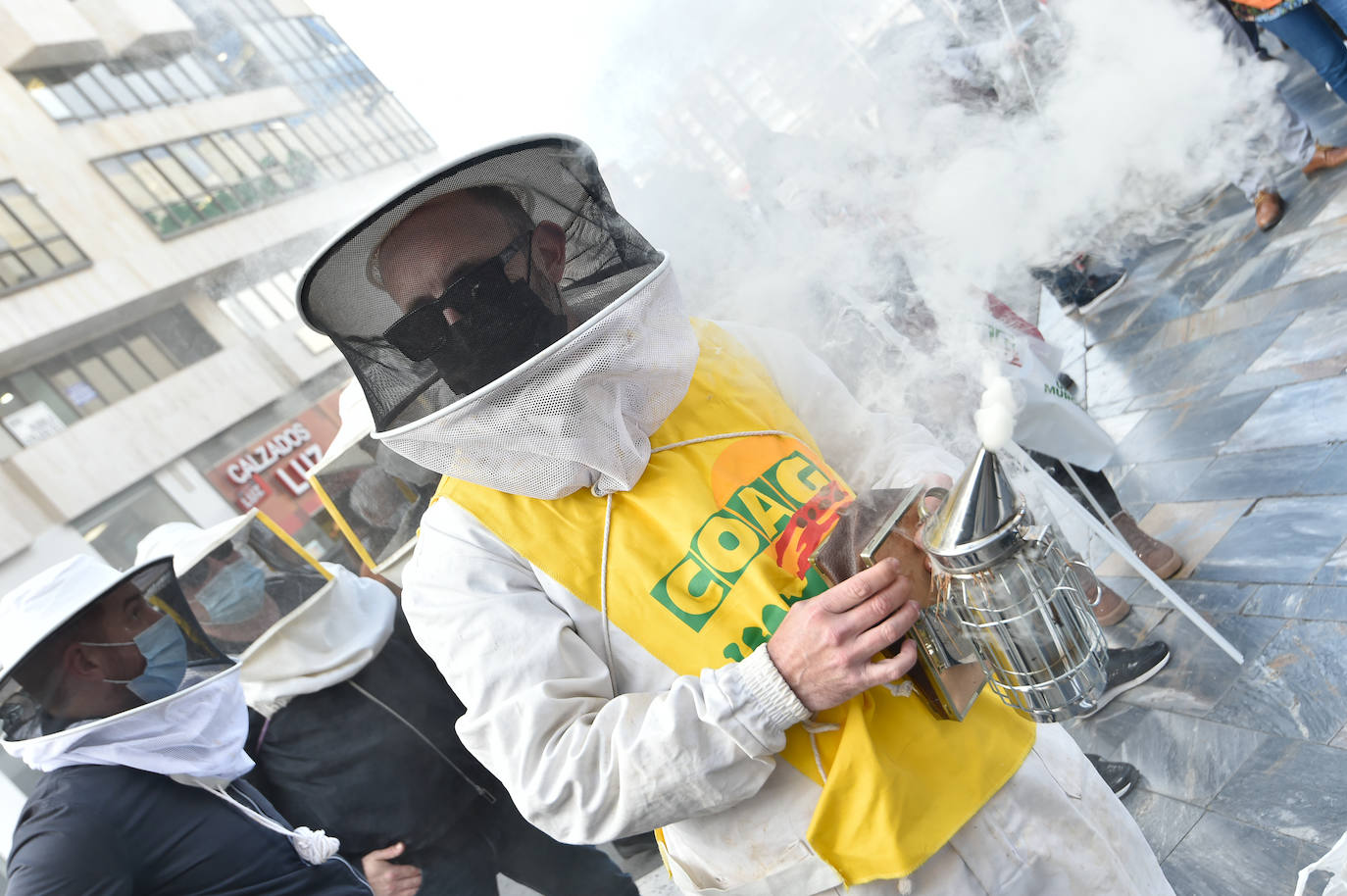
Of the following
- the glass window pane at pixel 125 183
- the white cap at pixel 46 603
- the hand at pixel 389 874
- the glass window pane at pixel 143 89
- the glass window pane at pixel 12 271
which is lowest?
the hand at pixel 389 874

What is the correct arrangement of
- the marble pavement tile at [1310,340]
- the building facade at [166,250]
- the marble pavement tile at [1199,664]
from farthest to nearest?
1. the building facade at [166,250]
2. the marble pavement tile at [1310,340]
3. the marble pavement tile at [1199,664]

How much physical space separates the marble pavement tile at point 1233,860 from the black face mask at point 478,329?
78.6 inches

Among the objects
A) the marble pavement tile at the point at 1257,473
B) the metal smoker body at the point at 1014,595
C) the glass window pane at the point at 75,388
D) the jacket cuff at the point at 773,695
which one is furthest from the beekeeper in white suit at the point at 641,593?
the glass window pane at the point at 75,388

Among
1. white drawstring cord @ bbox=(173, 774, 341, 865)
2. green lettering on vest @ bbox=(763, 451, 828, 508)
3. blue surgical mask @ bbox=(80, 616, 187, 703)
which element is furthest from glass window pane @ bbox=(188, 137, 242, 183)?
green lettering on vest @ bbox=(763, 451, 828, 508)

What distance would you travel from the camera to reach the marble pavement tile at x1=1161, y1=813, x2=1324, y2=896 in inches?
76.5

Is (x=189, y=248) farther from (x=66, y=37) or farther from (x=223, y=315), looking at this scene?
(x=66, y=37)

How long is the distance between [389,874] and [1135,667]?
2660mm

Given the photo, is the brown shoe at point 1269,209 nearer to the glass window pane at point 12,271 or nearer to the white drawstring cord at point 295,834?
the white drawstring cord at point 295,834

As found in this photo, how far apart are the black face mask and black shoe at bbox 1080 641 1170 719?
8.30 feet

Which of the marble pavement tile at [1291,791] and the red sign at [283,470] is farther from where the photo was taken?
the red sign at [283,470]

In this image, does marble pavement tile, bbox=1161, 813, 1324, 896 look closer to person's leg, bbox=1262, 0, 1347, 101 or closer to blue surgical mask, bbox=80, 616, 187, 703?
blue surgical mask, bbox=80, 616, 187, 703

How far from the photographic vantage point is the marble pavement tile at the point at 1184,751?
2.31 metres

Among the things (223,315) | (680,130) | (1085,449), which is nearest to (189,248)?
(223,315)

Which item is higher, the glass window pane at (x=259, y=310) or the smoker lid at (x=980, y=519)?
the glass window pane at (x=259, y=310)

Work to do => Can you print all the records above word for word, leaving the pictures out?

Task result =>
Of the following
- the glass window pane at pixel 125 183
- the white cap at pixel 46 603
- the hand at pixel 389 874
- the glass window pane at pixel 143 89
- the glass window pane at pixel 12 271
which is lowest?
the hand at pixel 389 874

What is the correct arrangement of
- the marble pavement tile at [1310,340]
- the building facade at [166,250]
- the marble pavement tile at [1199,664]
from farthest to nearest?
1. the building facade at [166,250]
2. the marble pavement tile at [1310,340]
3. the marble pavement tile at [1199,664]

How much physical space separates the marble pavement tile at point 1233,860 from the black face mask at point 478,329?
78.6 inches

Among the objects
A) the marble pavement tile at the point at 1257,473
B) the metal smoker body at the point at 1014,595
C) the glass window pane at the point at 75,388
D) the jacket cuff at the point at 773,695
which one is furthest from the beekeeper in white suit at the point at 641,593?
the glass window pane at the point at 75,388

Among
1. white drawstring cord @ bbox=(173, 774, 341, 865)
2. green lettering on vest @ bbox=(763, 451, 828, 508)
3. blue surgical mask @ bbox=(80, 616, 187, 703)
which element is furthest from glass window pane @ bbox=(188, 137, 242, 183)?
green lettering on vest @ bbox=(763, 451, 828, 508)

What distance would you travel from the camera to reach the marble pavement tile at x1=1161, y1=813, x2=1324, y2=896 in inches?
76.5

Is (x=189, y=248) farther from (x=66, y=37) or farther from (x=223, y=315), looking at this scene?
(x=66, y=37)

How long is the distance between [389,874] and [1135,667]?
2660mm

Given the photo, is the brown shoe at point 1269,209 nearer to the glass window pane at point 12,271 or nearer to the white drawstring cord at point 295,834?
the white drawstring cord at point 295,834

As found in this photo, how far apart are the black face mask and black shoe at bbox 1080 641 1170 719?
8.30 feet

Which of the marble pavement tile at [1291,791] and the red sign at [283,470] is farther from where the photo was taken?
the red sign at [283,470]

In this image, does marble pavement tile, bbox=1161, 813, 1324, 896 look closer to person's leg, bbox=1262, 0, 1347, 101 or closer to blue surgical mask, bbox=80, 616, 187, 703?
blue surgical mask, bbox=80, 616, 187, 703

How far from the photographic vantage point is the marble pavement tile at the point at 1184,751?
2.31 metres

Among the things (223,315) | (680,130) | (1085,449), which is nearest to (189,248)?
(223,315)

Which item is higher, the glass window pane at (x=259, y=310) or the smoker lid at (x=980, y=519)?
the glass window pane at (x=259, y=310)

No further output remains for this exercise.